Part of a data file

________________________

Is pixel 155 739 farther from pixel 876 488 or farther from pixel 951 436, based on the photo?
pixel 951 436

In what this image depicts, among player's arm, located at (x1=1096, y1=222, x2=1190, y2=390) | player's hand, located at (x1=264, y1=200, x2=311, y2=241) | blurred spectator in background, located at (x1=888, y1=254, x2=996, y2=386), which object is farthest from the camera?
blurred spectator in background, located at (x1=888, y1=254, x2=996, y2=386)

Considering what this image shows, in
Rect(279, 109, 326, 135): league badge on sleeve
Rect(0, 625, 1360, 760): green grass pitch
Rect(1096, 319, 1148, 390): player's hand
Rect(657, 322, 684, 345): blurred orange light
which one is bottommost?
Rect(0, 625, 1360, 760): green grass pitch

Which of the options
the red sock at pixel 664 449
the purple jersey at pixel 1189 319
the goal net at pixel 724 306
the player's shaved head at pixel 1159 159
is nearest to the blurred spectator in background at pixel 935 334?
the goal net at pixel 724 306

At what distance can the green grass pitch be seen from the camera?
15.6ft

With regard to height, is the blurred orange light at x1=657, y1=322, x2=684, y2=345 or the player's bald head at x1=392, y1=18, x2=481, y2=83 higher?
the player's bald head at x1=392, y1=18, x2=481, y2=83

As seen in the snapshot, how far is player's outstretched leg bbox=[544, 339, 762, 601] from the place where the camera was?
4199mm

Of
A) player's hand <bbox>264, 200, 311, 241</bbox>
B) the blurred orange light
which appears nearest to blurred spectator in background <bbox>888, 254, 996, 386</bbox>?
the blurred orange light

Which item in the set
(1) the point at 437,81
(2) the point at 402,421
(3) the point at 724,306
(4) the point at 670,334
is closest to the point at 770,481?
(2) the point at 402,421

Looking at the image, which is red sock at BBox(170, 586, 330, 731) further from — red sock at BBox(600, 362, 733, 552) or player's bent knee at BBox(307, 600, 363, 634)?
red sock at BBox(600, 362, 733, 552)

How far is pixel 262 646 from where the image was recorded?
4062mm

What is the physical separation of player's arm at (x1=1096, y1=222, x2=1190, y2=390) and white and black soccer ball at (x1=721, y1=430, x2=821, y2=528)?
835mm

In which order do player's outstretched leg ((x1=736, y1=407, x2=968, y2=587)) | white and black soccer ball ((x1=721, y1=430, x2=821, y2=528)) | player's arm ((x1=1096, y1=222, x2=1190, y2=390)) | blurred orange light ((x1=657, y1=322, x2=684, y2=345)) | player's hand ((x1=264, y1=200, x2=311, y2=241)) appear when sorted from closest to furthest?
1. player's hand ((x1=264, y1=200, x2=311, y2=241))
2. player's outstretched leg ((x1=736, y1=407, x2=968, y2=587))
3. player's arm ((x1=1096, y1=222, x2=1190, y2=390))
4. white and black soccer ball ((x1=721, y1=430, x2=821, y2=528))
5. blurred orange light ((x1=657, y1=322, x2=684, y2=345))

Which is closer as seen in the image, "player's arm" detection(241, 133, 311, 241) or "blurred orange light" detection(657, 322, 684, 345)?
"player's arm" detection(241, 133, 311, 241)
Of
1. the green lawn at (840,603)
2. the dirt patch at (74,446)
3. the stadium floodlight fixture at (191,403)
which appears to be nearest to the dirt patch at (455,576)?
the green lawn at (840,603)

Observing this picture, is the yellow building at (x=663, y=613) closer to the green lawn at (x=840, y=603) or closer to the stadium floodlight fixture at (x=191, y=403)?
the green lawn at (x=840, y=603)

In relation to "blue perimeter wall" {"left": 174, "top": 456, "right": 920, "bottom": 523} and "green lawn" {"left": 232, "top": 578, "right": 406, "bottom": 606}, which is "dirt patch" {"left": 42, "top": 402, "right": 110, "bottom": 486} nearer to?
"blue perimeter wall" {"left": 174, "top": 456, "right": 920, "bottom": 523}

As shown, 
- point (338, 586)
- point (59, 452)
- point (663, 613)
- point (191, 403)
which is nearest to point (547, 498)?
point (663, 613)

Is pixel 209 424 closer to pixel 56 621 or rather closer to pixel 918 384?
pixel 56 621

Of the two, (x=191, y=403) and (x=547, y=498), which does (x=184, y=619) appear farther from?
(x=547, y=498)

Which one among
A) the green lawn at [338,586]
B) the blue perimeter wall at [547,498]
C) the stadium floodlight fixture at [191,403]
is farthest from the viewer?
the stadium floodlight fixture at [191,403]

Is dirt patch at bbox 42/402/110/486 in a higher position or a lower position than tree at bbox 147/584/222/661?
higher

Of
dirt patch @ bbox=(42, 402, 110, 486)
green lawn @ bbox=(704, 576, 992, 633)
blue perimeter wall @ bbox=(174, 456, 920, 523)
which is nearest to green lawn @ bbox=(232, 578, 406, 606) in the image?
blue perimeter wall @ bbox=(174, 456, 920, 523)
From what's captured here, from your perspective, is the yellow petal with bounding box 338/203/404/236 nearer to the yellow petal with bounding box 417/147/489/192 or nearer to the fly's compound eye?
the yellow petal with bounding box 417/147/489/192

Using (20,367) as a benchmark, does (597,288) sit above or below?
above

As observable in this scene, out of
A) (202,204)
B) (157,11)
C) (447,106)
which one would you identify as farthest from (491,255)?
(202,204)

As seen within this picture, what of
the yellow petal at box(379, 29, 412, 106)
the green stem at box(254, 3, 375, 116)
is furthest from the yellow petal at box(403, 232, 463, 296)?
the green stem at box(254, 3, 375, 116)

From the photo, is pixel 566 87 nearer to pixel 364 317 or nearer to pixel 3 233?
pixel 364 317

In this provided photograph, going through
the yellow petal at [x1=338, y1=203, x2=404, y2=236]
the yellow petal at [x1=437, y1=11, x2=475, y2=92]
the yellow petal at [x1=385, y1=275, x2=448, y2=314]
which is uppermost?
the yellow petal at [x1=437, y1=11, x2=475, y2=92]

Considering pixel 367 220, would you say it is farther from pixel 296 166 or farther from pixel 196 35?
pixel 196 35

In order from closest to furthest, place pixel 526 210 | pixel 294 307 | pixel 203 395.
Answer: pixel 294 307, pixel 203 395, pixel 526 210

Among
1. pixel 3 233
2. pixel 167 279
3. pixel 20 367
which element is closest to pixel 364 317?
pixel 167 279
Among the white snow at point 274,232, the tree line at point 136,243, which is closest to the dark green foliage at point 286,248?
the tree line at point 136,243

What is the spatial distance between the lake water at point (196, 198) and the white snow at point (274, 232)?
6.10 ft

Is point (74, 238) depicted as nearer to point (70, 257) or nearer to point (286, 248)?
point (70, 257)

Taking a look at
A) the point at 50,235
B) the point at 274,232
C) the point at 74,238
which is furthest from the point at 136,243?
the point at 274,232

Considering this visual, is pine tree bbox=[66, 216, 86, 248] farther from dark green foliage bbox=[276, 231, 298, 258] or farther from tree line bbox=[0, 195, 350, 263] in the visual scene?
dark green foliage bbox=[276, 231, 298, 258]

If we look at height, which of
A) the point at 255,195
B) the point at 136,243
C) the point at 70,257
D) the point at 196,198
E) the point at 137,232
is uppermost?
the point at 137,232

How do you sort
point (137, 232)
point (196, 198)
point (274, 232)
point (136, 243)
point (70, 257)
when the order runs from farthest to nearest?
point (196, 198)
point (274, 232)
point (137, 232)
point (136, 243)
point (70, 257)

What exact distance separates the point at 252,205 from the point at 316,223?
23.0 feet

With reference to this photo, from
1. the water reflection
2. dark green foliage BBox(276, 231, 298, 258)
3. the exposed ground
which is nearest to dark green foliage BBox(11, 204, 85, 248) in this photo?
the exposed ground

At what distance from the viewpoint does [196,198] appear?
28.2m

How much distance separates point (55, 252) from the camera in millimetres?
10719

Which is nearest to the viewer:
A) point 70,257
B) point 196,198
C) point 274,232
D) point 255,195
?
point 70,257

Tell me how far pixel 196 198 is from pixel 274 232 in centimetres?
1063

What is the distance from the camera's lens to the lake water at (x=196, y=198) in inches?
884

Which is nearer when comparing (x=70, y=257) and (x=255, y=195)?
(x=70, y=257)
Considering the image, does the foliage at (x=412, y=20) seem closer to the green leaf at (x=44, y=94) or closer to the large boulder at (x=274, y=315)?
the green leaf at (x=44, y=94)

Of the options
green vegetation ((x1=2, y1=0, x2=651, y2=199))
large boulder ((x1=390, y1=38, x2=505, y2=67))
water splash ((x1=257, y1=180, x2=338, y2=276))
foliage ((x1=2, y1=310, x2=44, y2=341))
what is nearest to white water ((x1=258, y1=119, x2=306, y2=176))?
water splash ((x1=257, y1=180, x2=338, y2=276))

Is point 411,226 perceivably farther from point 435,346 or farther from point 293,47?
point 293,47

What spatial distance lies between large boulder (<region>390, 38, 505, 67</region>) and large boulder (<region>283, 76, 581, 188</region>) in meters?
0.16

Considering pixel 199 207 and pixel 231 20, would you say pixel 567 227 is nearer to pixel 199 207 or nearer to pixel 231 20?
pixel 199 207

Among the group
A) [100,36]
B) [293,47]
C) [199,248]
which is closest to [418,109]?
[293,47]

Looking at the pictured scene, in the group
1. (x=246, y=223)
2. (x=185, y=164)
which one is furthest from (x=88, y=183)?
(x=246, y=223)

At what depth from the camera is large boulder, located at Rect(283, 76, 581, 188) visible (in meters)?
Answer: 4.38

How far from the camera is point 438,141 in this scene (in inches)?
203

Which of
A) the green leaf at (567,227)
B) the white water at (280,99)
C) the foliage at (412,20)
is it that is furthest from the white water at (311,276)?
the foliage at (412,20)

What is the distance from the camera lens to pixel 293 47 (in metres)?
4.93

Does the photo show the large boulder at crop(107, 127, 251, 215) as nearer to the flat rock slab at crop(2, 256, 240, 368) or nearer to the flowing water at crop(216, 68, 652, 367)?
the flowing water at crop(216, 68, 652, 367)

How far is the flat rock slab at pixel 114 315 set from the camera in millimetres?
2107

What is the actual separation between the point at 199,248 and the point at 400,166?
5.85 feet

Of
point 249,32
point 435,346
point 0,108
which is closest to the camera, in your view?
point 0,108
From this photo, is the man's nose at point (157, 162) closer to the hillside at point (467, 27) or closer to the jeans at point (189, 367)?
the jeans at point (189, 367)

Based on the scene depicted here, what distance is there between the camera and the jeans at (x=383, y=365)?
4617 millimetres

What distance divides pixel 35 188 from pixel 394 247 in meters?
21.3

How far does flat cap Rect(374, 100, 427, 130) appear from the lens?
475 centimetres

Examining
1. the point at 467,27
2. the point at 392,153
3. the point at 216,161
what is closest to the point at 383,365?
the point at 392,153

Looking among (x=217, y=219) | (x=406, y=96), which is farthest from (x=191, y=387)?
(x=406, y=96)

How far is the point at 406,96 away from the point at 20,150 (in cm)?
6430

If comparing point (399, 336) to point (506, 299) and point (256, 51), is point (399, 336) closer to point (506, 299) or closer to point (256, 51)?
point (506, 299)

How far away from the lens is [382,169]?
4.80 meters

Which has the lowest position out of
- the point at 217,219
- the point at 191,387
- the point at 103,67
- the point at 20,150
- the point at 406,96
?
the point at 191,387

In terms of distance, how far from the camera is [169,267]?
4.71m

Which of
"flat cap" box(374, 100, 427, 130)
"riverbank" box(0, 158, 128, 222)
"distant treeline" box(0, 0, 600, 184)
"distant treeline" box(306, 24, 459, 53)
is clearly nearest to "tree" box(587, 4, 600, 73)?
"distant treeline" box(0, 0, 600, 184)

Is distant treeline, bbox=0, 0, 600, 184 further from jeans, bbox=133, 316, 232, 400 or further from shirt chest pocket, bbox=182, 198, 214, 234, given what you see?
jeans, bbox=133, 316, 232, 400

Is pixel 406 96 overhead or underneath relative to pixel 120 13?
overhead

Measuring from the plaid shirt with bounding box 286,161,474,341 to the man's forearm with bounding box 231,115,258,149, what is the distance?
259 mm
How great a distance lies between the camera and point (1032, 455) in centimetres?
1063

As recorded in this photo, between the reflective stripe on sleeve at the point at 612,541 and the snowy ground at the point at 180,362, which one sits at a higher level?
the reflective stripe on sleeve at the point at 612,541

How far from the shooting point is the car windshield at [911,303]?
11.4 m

________________________

- [Task prompt] Rewrite the lines of the material from the line that contains "From this photo, is" through the line that contains "4.80 meters", both included, replacing each "lens" with "camera" and leaving everything else unchanged.

- [Correct output]
From this photo, is the man's nose at point (157, 162) closer to the hillside at point (467, 27) or closer to the jeans at point (189, 367)?
the jeans at point (189, 367)

Based on the scene depicted here, what distance is there between the camera and the jeans at (x=383, y=365)?
4617 millimetres

What distance divides pixel 35 188 from pixel 394 247 in meters?
21.3

How far does flat cap Rect(374, 100, 427, 130) appear from the camera?
475 centimetres

Examining
1. the point at 467,27
2. the point at 392,153
3. the point at 216,161
what is closest to the point at 383,365?
the point at 392,153

Looking among (x=217, y=219) | (x=406, y=96), which is farthest from (x=191, y=387)?
(x=406, y=96)

How far is the point at 406,96 away from the point at 20,150 (in cm)?
6430

If comparing point (399, 336) to point (506, 299) and point (256, 51), is point (399, 336) closer to point (506, 299) or closer to point (256, 51)?
point (506, 299)

How far away from the camera is [382,169]?
4.80 meters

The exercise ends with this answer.